**SOURCE PASSAGE**
Equality. Furthermore, equality, one of the most foundational of liberal political principles, is grounded in a theological vision of things. As the ancient political theorists saw with such clarity, human beings are, in almost every regard, radically unequal—in size, strength, beauty, moral virtue, and courage, etc. In point of fact, the political systems proposed by both Plato and Aristotle are predicated upon the assumption of irreducible inequality among the members of the polis. For Plato, everyone in the city falls into one of three altogether distinct social classes, and for Aristotle, only a small contingent of propertied, intelligent males are permitted to partake of authentically public life.
Despite enormous inequalities in practically every respect, humans are indeed all equally children of God, created by choice of his will and destined to share eternal life with Him.
Once again, Jefferson gives away the game when he claims as self-evident the assertion “all men are created equal.” Despite enormous inequalities in practically every respect, we are indeed all equally children of God, created by choice of his will and destined to share eternal life with Him. Take God out of the picture, and it becomes extremely difficult to defend this crucial principle of a democratic polity.

**SHORT TASK 1**
Rewrite the passage on equality, beginning at the words "Once again, Jefferson" and stopping after "a democratic polity.", with "crucial" replaced by "essential".
**SHORT TASK 2**
Write the next part of the passage on equality, picking up after its final sentence.
The entries after the passage on equality are not needed.

**MATERIAL SUPPLIED**
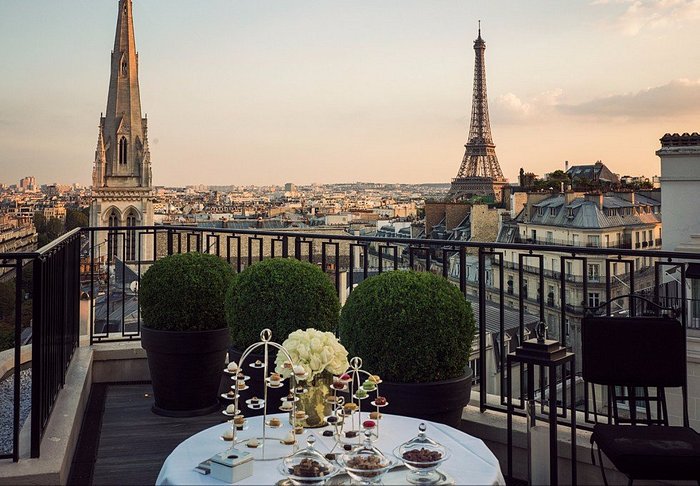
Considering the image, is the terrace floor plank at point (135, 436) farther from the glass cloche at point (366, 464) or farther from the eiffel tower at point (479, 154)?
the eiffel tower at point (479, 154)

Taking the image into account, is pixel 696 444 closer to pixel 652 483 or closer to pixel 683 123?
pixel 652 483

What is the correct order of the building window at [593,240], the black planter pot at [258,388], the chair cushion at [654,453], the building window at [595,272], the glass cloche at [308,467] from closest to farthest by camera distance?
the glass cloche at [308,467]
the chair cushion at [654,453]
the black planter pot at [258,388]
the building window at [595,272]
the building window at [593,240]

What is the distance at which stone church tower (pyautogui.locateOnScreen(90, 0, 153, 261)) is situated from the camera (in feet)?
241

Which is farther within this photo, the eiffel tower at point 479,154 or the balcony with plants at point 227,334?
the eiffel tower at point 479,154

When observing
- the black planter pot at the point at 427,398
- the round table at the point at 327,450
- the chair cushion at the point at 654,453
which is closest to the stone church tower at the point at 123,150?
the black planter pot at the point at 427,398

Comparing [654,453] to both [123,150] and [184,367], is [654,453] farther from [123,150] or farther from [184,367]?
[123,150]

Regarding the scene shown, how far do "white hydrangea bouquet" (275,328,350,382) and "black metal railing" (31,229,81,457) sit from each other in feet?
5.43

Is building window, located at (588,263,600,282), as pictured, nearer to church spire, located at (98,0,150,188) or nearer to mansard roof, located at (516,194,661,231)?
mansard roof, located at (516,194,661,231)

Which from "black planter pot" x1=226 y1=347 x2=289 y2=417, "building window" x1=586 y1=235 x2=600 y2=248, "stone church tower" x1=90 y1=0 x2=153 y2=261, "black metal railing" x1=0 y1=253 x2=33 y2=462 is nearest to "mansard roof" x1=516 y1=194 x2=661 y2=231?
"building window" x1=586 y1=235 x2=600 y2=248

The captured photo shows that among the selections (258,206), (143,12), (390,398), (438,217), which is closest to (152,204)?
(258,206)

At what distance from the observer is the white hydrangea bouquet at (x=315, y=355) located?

**TASK RESPONSE 1**
Once again, Jefferson gives away the game when he claims as self-evident the assertion “all men are created equal.” Despite enormous inequalities in practically every respect, we are indeed all equally children of God, created by choice of his will and destined to share eternal life with Him. Take God out of the picture, and it becomes extremely difficult to defend this essential principle of a democratic polity.

**TASK RESPONSE 2**
Biblical Inspiration. Finally, both the rule of law and the notion of limited government are biblical in inspiration. Time and again, the prophets remind the Israelite kings of their obligation to follow Torah and that those potentates stand, whether they like it or not, under the judgment of God. This means that the law has primacy over the whims and private desires of anyone, including and especially kings. More to it, the sovereignty of God implies that the scope and power of any earthly rule are strictly limited, hemmed in by the demands of the moral law. We might refer in this context to the magnificent criticism of the corruption of kings found in the speech given by the prophet Samuel. The fusionists have long argued persuasively that the myriad restrictions placed on civic leaders within a democratic polity, as well as the system of checks and balances, are predicated finally on these biblical assumptions.
The sovereignty of God implies that the scope and power of any earthly rule are strictly limited, hemmed in by the demands of the moral law.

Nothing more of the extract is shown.